Although digitalization resulted in generating more data than our previous generations, Covid has highlighted the need to understand data at a rapid pace. Whether it is hospitals trying to staff based on local virus outbreak or companies trying to sustain business due to global supply chain disruption, pandemic has presented some unique challenges to get better at consuming and interpreting data. But not all data is created or understood equally.
There is no shortage of data we collect and store but we have an insufficiency of people able to understand the data. Data by itself hardly has much meaning attached to it. It is the people who give it the meaning thereby using it to achieve business outcomes.
There are several definitions of data literacy if you google and it is an emerging area with people coming up with their own versions of it. My version of data literacy (DL) is getting a certain proficiency and comfort with data usage in both personal and professional lives. It is no different than financial literacy which has been around longer. Just earning a paycheck with no budgeting or investing will result in an uncertain future. Similarly collecting data and not planning a way to use it will soon lead to losing competitive edge in the current market.
"My version of data literacy (DL) is getting a certain proficiency and comfort with data usage in both personal and professional lives."
Without an enterprise level data literacy initiative, it is like giving a person all the needed ingredients to bake a cake without understanding their baking skills. Just creating dashboards and investing in technology solutions will not result in business value. There is a data understanding gap between people in technical and non-technical fields. Purpose of data literacy programs is to narrow and eventually close such gaps.
With the volume of data collected and increased expectations from teams to use that data to make decisions is creating stress and anxiety. Most of the working population did not get a formal data literacy education as part of their schooling and hopefully it will be addressed by schools for future generations. Everyone is not confident to step out of their comfort zone to experiment with data. There is a fear of failure in the unknown territory which is holding back teams from utilizing the self-service analytics capability the company built. Common myth about data literacy is it being a bunch of training or being able to code in R and Python or becoming data scientists. Hence launching a data literacy program and hoping everyone to follow along is not a realistic expectation.
Below are some tactics to lead a successful enterprise data literacy program:
Data literacy should be driven by leadership and not handled as an IT push. Leaders should be aligned and appreciate the value of data for enterprise data literacy to attain success. They should be active participants and willing to invest both time and money.
"Data literacy should be driven by leadership and not handled as an IT push."
They should level-set high level expectations by functional/job roles related to usage of data. This will ensure a clear vision and roadmap for data literacy over the years.
Every organization’s data literacy journey is unique and to succeed it is vital to start small with a pilot project. Create a small user group of people, demonstrating value of data towards their day-to-day operations. DL is an iterative process with feedback loops to improve prior to enterprise level roll out. Other team members will become more engaged when they see quantifiable outcomes.
People learn at different speeds and make mistakes during the process.

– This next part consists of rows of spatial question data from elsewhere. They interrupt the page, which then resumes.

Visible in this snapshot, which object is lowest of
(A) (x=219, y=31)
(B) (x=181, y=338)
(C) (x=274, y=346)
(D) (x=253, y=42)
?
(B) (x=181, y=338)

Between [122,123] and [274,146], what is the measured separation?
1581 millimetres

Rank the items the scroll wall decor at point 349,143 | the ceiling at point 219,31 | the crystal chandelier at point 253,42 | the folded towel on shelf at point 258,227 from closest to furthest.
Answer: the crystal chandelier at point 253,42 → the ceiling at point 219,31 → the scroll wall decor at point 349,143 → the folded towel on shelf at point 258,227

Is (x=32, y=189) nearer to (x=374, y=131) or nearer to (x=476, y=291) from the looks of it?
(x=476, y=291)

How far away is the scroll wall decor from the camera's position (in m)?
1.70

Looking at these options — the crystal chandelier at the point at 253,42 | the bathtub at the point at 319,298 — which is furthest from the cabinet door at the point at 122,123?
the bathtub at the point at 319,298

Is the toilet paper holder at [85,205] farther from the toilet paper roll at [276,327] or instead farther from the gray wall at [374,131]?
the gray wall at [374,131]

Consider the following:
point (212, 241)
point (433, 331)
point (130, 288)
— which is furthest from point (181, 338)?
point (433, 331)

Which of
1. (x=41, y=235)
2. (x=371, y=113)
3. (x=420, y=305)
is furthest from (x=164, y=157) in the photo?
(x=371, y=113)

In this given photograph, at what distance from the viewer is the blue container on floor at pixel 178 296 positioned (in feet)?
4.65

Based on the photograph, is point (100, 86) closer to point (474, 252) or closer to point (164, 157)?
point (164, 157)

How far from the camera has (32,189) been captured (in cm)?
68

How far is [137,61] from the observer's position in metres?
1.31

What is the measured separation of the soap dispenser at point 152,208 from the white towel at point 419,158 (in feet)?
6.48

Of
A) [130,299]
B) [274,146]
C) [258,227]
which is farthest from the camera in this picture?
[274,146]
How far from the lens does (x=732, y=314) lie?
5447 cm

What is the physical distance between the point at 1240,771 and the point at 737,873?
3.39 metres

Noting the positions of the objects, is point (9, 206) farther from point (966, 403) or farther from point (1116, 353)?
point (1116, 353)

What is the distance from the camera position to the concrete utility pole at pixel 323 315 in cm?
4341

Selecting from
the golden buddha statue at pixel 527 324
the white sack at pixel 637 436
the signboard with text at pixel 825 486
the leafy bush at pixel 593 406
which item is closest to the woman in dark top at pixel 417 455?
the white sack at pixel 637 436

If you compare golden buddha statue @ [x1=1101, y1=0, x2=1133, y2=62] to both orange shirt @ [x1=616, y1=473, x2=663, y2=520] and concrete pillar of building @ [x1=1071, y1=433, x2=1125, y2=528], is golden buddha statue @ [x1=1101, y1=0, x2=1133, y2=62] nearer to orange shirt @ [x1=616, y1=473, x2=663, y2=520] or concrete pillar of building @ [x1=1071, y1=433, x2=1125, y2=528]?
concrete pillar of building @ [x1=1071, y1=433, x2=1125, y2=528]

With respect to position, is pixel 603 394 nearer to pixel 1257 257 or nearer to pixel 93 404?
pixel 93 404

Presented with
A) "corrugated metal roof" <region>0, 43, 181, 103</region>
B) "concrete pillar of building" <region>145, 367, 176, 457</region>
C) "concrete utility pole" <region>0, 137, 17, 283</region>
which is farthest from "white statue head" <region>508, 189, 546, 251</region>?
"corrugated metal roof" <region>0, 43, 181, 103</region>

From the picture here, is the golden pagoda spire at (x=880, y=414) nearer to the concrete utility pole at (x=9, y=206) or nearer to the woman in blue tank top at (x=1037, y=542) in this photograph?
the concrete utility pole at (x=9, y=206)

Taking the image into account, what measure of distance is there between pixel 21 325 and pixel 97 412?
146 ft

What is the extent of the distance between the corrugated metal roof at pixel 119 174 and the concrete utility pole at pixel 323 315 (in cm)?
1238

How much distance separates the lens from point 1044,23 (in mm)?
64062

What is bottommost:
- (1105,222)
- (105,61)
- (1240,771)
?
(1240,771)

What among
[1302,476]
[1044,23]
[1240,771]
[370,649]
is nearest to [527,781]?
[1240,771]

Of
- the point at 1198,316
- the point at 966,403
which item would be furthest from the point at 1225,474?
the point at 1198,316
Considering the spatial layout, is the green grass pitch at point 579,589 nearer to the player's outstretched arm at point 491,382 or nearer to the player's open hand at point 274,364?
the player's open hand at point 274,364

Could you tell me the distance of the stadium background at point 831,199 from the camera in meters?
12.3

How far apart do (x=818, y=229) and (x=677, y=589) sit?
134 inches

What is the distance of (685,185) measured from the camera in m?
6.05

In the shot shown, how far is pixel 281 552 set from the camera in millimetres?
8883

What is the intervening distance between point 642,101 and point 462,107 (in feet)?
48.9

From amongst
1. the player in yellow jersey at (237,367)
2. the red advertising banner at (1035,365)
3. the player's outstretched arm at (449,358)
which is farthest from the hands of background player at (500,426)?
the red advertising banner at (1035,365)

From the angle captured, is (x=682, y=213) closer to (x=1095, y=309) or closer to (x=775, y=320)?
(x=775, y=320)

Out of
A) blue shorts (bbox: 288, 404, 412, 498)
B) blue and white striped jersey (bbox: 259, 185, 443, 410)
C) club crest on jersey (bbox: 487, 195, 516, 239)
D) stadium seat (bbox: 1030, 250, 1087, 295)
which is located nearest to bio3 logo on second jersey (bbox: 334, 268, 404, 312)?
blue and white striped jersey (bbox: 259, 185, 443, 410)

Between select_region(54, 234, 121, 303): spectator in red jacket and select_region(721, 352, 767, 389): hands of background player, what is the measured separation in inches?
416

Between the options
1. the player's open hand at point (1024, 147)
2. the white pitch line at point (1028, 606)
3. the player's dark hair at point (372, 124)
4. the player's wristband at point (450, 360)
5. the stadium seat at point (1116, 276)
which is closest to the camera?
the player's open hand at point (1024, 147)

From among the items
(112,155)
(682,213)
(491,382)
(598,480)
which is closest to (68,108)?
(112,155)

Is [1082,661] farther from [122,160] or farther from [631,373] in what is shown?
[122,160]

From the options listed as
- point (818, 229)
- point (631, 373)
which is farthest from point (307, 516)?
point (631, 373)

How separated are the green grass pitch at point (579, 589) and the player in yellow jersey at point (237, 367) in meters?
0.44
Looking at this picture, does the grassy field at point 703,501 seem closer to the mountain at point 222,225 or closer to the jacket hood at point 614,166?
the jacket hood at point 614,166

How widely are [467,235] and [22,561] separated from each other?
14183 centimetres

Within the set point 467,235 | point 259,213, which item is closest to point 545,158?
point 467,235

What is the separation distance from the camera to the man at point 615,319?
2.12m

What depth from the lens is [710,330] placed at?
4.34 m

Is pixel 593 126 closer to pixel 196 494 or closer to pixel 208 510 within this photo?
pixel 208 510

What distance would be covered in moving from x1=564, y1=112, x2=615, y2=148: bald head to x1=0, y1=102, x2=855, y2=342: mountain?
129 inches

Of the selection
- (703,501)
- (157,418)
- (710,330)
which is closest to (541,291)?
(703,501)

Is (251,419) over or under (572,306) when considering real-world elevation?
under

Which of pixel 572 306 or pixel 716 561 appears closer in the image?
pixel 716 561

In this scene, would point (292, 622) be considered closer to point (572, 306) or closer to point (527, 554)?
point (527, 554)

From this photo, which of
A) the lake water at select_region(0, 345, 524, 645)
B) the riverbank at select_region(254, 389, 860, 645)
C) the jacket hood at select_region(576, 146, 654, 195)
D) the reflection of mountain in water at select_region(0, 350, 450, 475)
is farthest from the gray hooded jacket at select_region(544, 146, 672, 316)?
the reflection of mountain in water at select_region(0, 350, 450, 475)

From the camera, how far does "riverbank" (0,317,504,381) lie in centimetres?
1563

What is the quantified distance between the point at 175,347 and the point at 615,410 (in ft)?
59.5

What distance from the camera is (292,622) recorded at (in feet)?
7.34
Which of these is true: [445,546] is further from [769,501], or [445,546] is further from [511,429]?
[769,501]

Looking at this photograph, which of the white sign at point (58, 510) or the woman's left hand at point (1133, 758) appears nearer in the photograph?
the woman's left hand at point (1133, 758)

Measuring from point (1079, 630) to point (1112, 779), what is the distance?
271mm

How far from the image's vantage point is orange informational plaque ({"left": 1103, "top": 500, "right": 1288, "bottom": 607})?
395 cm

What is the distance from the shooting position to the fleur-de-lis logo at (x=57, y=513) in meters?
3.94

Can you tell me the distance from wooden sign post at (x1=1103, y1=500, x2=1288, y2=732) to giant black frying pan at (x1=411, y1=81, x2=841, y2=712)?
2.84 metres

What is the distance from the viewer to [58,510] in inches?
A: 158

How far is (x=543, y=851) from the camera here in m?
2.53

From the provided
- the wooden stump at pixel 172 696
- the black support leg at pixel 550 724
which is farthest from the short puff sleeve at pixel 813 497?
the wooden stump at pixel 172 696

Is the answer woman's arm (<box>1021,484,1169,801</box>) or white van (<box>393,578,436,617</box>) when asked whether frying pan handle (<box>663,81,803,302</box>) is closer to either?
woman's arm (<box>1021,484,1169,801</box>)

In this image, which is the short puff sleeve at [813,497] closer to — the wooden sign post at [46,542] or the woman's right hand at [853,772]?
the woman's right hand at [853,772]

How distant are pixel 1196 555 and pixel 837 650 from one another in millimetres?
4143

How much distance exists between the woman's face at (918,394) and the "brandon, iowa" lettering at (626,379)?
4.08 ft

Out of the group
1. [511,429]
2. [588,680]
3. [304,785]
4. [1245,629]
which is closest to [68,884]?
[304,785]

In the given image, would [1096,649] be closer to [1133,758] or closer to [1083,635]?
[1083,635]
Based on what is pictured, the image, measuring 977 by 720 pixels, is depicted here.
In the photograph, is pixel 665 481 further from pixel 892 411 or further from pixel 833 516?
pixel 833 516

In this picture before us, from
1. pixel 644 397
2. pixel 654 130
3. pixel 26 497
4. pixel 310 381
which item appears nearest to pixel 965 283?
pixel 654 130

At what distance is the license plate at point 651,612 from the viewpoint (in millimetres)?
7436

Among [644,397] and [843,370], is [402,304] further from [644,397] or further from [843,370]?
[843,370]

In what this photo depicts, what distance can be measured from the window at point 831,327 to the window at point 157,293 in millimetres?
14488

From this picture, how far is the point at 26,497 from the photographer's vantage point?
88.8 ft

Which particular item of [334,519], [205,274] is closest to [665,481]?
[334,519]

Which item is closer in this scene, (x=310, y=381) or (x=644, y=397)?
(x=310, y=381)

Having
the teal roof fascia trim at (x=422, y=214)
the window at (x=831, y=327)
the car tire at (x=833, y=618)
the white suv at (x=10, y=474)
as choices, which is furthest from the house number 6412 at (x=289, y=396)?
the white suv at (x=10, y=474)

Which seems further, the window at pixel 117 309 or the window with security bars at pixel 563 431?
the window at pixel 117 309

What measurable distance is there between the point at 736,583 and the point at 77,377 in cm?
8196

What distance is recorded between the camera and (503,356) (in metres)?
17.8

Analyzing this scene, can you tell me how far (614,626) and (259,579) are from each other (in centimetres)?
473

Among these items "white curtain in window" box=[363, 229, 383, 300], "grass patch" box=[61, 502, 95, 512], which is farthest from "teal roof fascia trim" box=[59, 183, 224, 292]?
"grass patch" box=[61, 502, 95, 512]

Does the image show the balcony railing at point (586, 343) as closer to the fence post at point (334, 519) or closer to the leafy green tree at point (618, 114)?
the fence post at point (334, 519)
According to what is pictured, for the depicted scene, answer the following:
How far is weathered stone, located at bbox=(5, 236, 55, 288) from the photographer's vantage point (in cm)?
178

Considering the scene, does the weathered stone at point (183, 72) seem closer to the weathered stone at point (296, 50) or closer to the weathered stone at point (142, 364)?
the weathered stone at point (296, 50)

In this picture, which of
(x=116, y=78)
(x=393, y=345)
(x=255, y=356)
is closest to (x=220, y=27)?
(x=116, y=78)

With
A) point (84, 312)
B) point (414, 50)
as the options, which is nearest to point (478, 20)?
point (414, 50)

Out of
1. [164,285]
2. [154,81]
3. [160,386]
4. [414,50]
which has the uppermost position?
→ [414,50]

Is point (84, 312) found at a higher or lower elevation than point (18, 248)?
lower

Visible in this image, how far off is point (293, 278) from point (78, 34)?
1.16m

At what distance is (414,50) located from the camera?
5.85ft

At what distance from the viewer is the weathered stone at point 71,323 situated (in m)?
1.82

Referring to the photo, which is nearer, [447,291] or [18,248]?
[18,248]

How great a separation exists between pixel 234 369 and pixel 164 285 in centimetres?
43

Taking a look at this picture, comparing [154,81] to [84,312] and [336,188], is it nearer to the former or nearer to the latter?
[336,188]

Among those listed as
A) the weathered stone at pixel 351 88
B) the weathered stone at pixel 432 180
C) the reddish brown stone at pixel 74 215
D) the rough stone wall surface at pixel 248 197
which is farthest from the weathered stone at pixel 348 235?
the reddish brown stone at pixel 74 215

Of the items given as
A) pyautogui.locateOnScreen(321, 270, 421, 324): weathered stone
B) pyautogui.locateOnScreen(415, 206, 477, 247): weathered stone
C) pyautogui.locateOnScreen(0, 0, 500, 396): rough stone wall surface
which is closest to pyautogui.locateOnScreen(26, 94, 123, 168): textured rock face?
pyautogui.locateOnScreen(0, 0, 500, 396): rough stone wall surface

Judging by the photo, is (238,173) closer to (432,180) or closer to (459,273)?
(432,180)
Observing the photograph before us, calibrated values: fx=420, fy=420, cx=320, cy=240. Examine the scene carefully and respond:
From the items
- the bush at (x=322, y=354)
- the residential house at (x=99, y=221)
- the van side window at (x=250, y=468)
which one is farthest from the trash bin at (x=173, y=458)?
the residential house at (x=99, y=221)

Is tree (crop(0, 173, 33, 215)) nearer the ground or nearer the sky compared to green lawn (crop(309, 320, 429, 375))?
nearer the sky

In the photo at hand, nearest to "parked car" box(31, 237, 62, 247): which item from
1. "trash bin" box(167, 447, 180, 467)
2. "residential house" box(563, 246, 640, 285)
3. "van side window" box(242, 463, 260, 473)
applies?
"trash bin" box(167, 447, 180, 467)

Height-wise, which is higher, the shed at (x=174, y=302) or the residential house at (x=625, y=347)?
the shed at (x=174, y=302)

Create a small safe learning environment to eliminate fear of failure thereby others wanting to come onboard.
Any organization consists of data doubters who will question the value of data and prefer using their legacy knowledge over data. Not everyone is equally curious and excited to start using data and for data literacy to win it is essential to acknowledge it.
Cultural change is complex and requires persistence to shift to a new direction. If data usage was not a common practice in the organization without a single source of truth, it will require significant effort to change this mindset.
As the famous saying by management consultant Peter Drucker goes “Culture Eats Strategy for Breakfast", any data literacy strategy will miserably fail without cultural change.
Some organizations make the mistake of starting data literacy too soon without a clear idea of how to give data access. This shuts down the users before they start.
"Any organization consists of data doubters who will question the value of data and prefer using their legacy knowledge over data."
It is not always picking the fanciest tool available in the market. Try to gauge the current skill level of the teams and pick a functional tool to suffice keeping the learning curve to minimum. Everyone’s creative and analytical skills vary with one overpowering the other skill. During the tool selection process, it is fundamental to have some sense of collective team skills and select tools that the team can easily follow. There are several no-code tools available which allows users to engage with data without any coding training. Also try to stick with one unified tool when possible instead of confusing users with several tools.
Success could mean different things for various organizations. It could be getting real time data in the hands of most team members helping them to come up with better solutions. It could mean less errors or production issues or better customer service. It could mean no data breaches.
It is a prerequisite to define what success means to your organization in 3, 6, 12 months and years to come. This will enable staying on the forward looking path of improvements. Define success with an understanding that it is impossible to timebox data literacy by saying “We will be data literate in 3 months.” DL success is a gradual progression over time and celebrate the small wins in that direction.
Data literacy is an evolving area and every organization’s need differs. These tactics will drive and foster enterprise-wide data literacy.